Another Comcast horror story: Accountant says cable company cost him his job
A former accountant and Comcast customer accused the cable company of causing him to be fired after he complained about being overcharged for both his regular service and equipment he did not want.
According to The Consumerist, the customer, who identified himself as Conal, was constantly overcharged after subscribing to Comcast early last year and having six unproductive discussions with customer service representatives.
Conal was allegedly billed $1,820 for equipment he did not use, sent equipment he did not request, and had his account sent to Comcast’s collections department despite preparing a spreadsheet proving his account was not delinquent and listing the various superflous charges levied against him.

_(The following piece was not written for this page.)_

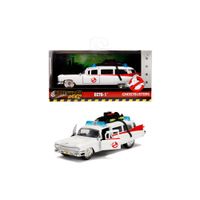 Ghostbusters ecto-1 scala 1:32 die-cast - Jada Toys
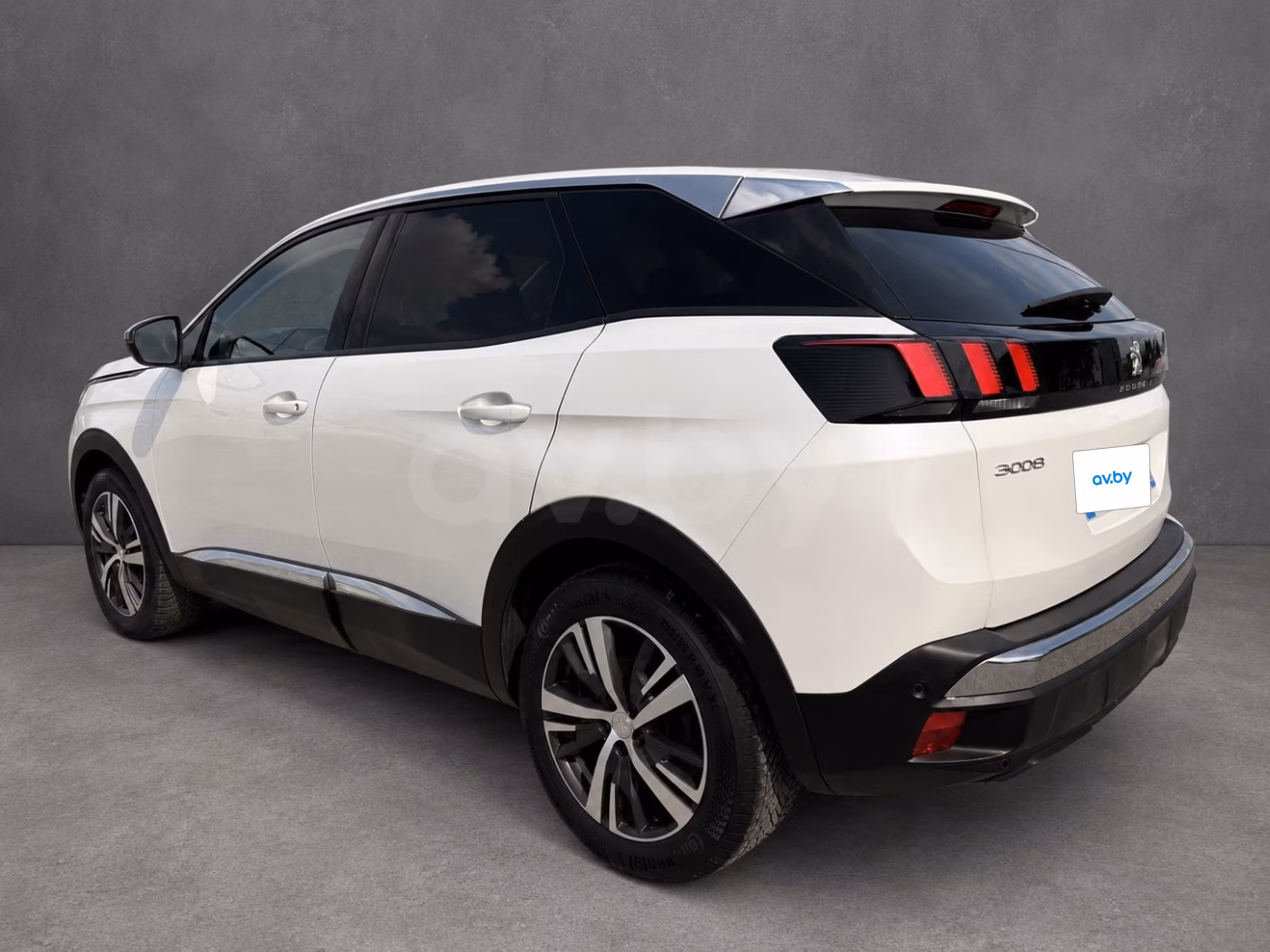 Peugeot 3008 фото 6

The situation reportedly escalated this past February, when Conal contacted the office of the company’s controller, identified on Comcast’s website as Lawrence J. Salva, who also serves as the company’s chief financial officer to air his grievances.

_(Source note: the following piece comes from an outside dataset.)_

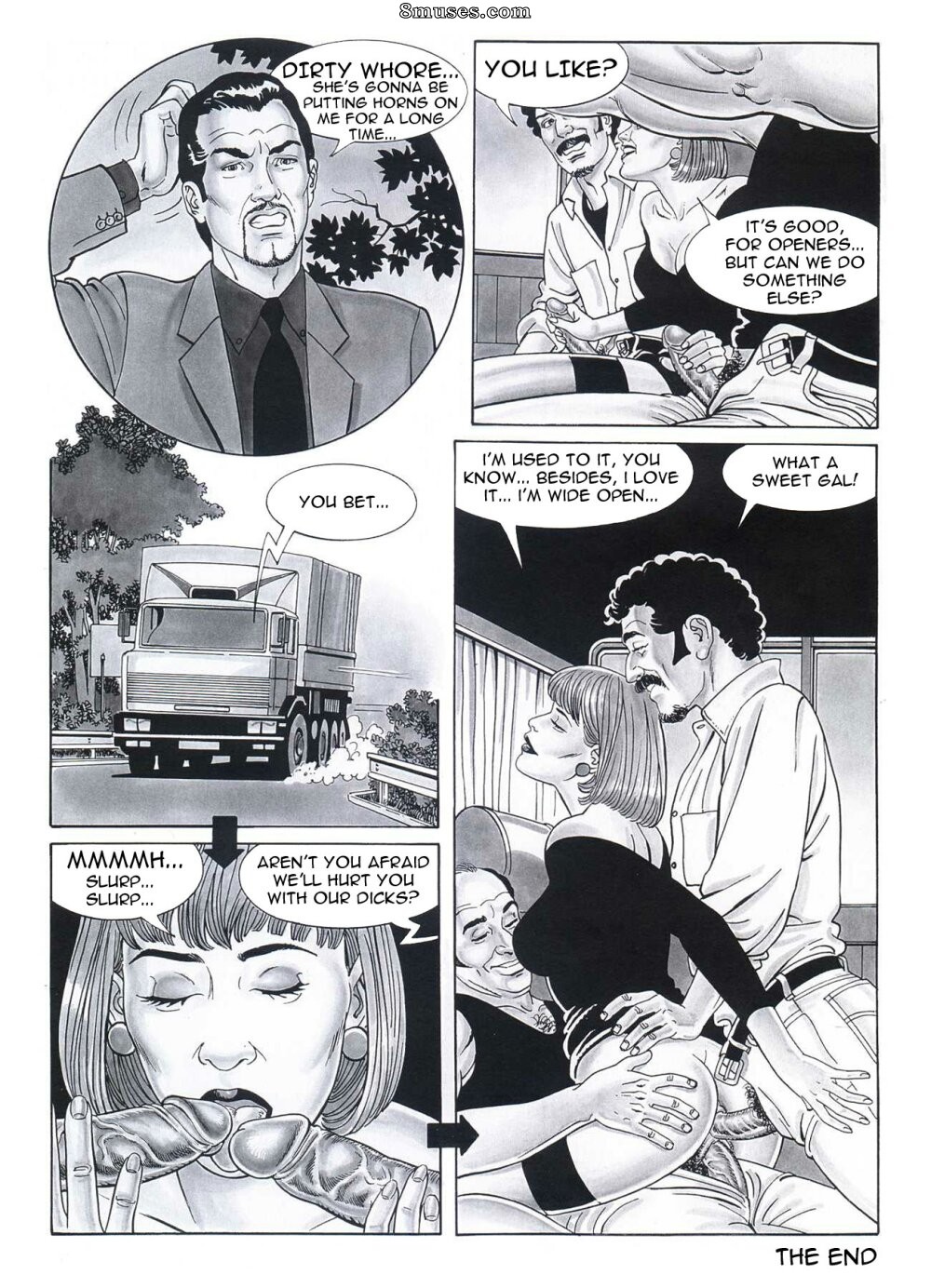 Sex game — page 47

Following that call, Conal was allegedly contacted by a customer service representative who did not identify herself as a Comcast employee, yet asked “for the color of his house” and said a technician had been there for an unspecified appointment.
In response, Conal called Salva’s office and allegedly said that the company should be investigated by the Public Company Accounting Oversight Board (PCAOB), an independent oversight group founded by Congress 12 years ago.
Shortly afterwards, he said, someone from Comcast contacted a partner at Conal’s investment company and accused him of mentioning his firm’s relationship to the cable provider as leverage during his previous complaints about his service.
Conal is reportedly considering suing Comcast, saying that he never mentioned his employer while complaining about his service, and that someone in Salva’s office searched for his employment information online and used it to contact his firm.
Comcast allegedly provided the company with an email “summarizing” the interactions between Conal and its employees, but has not released audio recordings of Conal’s various calls or given him a copy of the email in question.
A company attorney, Lynn R. Charytan, confirmed to The Consumerist that Comcast contacted Conal’s employer, but that he “is not in a position to complain that the firm came to learn” where he worked.
The company earned attention online this past August, after another frustrated customer, Dann Furia, posted his account of his dealings with Comcast. Furia stated that he was charged $960 to terminate his account, and another $360 fee despite returning the company’s equipment. Comcast later blamed the charges on processing errors.